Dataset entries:
==============================

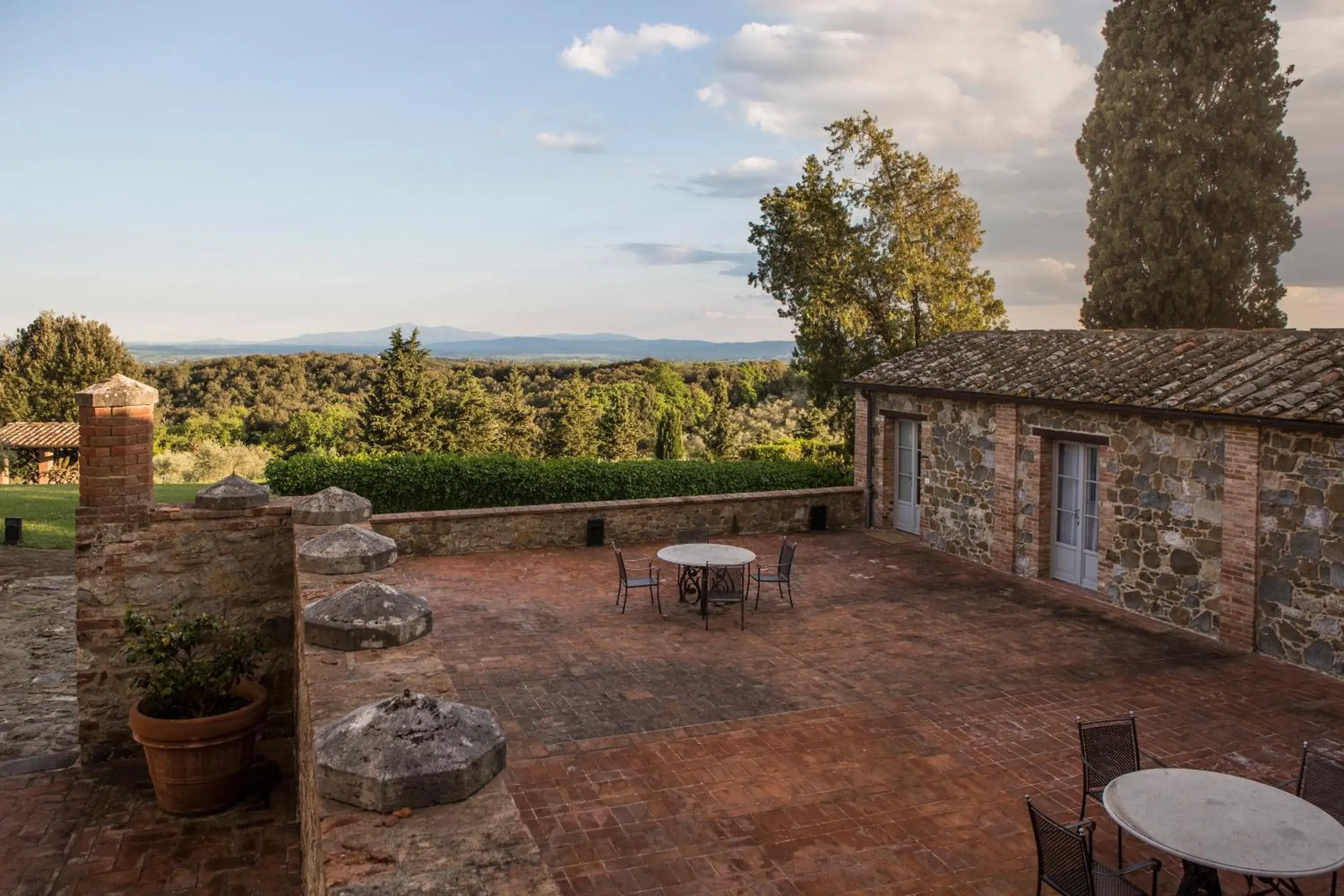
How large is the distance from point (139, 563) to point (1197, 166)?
22018mm

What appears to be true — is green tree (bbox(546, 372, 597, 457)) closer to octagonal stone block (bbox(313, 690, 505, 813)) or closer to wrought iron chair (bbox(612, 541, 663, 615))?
wrought iron chair (bbox(612, 541, 663, 615))

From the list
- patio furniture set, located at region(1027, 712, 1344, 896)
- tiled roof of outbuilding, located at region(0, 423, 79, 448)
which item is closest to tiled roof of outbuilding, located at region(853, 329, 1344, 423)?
patio furniture set, located at region(1027, 712, 1344, 896)

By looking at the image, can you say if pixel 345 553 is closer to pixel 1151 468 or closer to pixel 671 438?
pixel 1151 468

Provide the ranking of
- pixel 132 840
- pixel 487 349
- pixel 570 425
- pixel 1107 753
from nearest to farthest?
1. pixel 1107 753
2. pixel 132 840
3. pixel 570 425
4. pixel 487 349

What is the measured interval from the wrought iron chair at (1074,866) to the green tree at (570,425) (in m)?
36.5

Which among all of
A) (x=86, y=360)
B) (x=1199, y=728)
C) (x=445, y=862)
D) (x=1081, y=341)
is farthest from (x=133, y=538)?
(x=86, y=360)

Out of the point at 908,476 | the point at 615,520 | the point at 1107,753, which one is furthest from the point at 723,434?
the point at 1107,753

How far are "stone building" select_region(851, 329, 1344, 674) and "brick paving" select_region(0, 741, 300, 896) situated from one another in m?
8.91

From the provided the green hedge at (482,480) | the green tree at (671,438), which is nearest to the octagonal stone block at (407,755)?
the green hedge at (482,480)

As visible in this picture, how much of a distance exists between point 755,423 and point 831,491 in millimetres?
32958

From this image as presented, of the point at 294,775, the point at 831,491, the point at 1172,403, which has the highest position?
the point at 1172,403

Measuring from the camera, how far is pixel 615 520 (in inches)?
557

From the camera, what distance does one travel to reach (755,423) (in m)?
48.2

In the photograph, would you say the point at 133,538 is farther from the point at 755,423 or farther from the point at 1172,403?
the point at 755,423
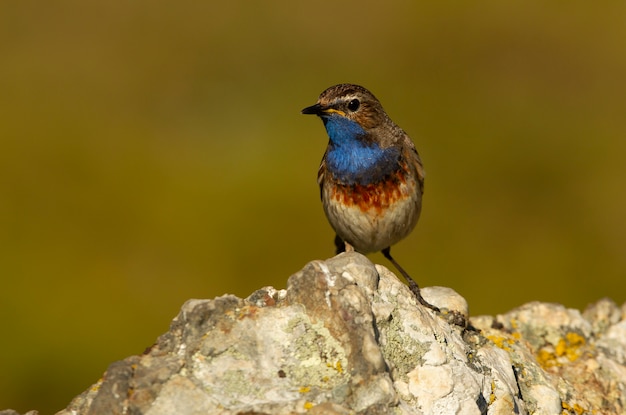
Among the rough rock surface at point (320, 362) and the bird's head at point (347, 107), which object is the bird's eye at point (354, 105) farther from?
the rough rock surface at point (320, 362)

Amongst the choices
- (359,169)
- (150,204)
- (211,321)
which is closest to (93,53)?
(150,204)

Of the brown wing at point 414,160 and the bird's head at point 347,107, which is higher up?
the bird's head at point 347,107

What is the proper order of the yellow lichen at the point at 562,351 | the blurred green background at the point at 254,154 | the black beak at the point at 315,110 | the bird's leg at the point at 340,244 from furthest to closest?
the blurred green background at the point at 254,154
the bird's leg at the point at 340,244
the black beak at the point at 315,110
the yellow lichen at the point at 562,351

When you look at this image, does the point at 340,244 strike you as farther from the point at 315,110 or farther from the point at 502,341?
the point at 502,341

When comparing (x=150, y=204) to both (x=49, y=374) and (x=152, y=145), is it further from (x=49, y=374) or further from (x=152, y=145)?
(x=49, y=374)

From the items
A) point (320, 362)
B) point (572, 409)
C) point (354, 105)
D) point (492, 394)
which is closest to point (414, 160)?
point (354, 105)

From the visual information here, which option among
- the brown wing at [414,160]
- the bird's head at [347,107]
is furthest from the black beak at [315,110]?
the brown wing at [414,160]

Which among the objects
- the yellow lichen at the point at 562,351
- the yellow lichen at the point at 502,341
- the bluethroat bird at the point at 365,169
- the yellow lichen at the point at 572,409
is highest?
the bluethroat bird at the point at 365,169

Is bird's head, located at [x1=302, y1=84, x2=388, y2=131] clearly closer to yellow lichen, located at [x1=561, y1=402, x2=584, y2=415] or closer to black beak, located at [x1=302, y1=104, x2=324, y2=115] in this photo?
black beak, located at [x1=302, y1=104, x2=324, y2=115]

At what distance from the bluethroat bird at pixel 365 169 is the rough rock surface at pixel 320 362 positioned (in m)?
1.98

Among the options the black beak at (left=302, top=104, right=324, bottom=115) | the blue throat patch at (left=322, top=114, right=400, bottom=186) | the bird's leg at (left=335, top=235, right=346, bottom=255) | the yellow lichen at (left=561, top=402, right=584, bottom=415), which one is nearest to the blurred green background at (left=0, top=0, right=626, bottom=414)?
the bird's leg at (left=335, top=235, right=346, bottom=255)

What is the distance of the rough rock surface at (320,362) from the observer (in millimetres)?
5430

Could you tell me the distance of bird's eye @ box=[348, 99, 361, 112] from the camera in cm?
861

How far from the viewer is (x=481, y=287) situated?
14336 millimetres
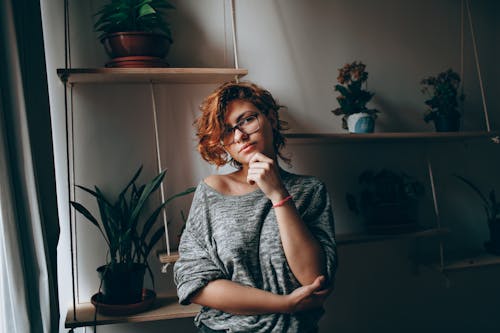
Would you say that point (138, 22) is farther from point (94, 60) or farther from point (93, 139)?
point (93, 139)

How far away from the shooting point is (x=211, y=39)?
6.54 feet

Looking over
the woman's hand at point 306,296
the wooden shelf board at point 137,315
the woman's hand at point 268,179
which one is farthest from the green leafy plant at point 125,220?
the woman's hand at point 306,296

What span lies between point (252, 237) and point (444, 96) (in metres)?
1.31

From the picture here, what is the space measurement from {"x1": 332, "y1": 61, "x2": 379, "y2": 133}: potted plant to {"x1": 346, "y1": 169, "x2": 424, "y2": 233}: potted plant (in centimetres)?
27

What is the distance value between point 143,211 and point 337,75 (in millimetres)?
1104

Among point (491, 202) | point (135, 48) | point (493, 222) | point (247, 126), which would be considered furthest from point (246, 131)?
point (491, 202)

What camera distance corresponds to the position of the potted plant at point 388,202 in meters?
2.03

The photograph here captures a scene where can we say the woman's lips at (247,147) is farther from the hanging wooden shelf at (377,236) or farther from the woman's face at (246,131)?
the hanging wooden shelf at (377,236)

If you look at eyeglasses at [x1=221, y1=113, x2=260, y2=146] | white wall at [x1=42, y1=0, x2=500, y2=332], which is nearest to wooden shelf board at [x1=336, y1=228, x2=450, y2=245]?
white wall at [x1=42, y1=0, x2=500, y2=332]

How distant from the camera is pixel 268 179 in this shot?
127 cm

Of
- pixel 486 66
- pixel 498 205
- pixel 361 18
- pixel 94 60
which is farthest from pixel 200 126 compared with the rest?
pixel 486 66

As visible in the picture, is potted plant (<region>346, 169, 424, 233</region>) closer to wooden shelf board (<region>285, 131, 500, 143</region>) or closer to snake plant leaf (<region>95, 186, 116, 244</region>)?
wooden shelf board (<region>285, 131, 500, 143</region>)

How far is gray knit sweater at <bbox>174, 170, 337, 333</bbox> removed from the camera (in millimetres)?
1308

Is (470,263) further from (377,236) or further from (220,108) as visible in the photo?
(220,108)
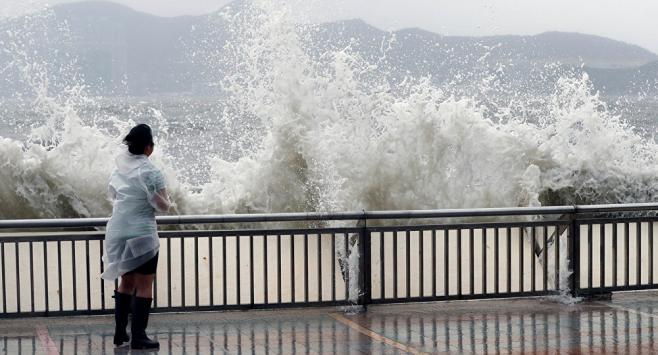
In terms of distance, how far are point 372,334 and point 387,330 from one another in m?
0.24

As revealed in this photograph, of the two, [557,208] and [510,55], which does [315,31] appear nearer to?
[557,208]

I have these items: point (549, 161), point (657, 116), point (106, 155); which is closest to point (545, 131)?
point (549, 161)

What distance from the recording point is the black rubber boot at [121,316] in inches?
328

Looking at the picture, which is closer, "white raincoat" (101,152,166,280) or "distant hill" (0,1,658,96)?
"white raincoat" (101,152,166,280)

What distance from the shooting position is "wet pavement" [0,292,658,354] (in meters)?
8.34

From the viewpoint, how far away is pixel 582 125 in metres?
23.6

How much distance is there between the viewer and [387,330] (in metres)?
9.12

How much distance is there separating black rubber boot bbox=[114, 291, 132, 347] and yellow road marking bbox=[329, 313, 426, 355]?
200 centimetres

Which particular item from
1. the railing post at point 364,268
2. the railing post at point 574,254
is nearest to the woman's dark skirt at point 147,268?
the railing post at point 364,268

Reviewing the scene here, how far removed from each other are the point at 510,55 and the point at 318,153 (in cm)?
5923

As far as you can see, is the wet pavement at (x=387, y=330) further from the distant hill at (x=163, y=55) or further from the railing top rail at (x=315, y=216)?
the distant hill at (x=163, y=55)

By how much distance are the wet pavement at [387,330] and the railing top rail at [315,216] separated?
89 centimetres

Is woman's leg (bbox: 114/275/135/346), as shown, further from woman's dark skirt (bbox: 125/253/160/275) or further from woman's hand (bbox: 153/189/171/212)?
woman's hand (bbox: 153/189/171/212)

==============================

Write out the lines above, starting at the line that contains "Reviewing the scene" and ending with the final line, and nothing else; copy them exactly.

» **SOLUTION FOR THIS PROBLEM**
Reviewing the scene here, how far removed from each other are the point at 510,55 and the point at 318,153 (in cm)?
5923

As far as you can see, is the wet pavement at (x=387, y=330) further from the distant hill at (x=163, y=55) or further from the railing top rail at (x=315, y=216)?
the distant hill at (x=163, y=55)

By how much distance are the wet pavement at [387,330] and the railing top rail at [315,216] separated?
89 centimetres

Is woman's leg (bbox: 114/275/135/346), as shown, further from woman's dark skirt (bbox: 125/253/160/275) or further from woman's hand (bbox: 153/189/171/212)?
woman's hand (bbox: 153/189/171/212)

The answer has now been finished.